SCHOOLCHILDREN mixed with celebrities yesterday as a tropical butterfly dome and a 70-strong scarecrow festival heralded the start of the Royal Horticultural Society’s largest annual event.
The Hampton Court Flower Show opens to the public today, but a preview event was alive with colour.
The show gardens in the grounds of Hampton Court Palace include one formed from a tunnel of tusks which visitors can walk through, built to highlight the plight of around 80 elephants killed each day for their ivory.
Designer Mark Whyte said the project was aimed at showing the scale of the problem.
He said: “Most people know about poaching and the ivory trade, but they aren’t quite aware of the quantity killed each day.”

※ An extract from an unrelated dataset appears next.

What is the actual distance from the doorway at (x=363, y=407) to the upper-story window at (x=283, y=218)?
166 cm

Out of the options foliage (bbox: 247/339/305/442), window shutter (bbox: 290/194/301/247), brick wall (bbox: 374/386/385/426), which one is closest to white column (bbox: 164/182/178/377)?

Will Williams, returning to the show after his debut last year, is demonstrating natural solutions to flooding with a display of alder trees, inspired by the North Yorkshire town of Pickering which has worked with nature to cope with floods.
An urban rain garden to handle the increased rainfall from climate change, designed by Rhiannon Williams in her first show garden, has small front and back plots with measures to catch and store water.
Talks at the show’s “Celebrity Theatre” include TV nature presenters Chris Packham and Michaela Strachan, and a live challenge will see the self-styled “Black Gardener”, Danny Clarke, creating a nine-square metre vertical installation made up of 616 plants, in three hours flat.
“I’ll make it up as I go along,” he said. “It should be fine.”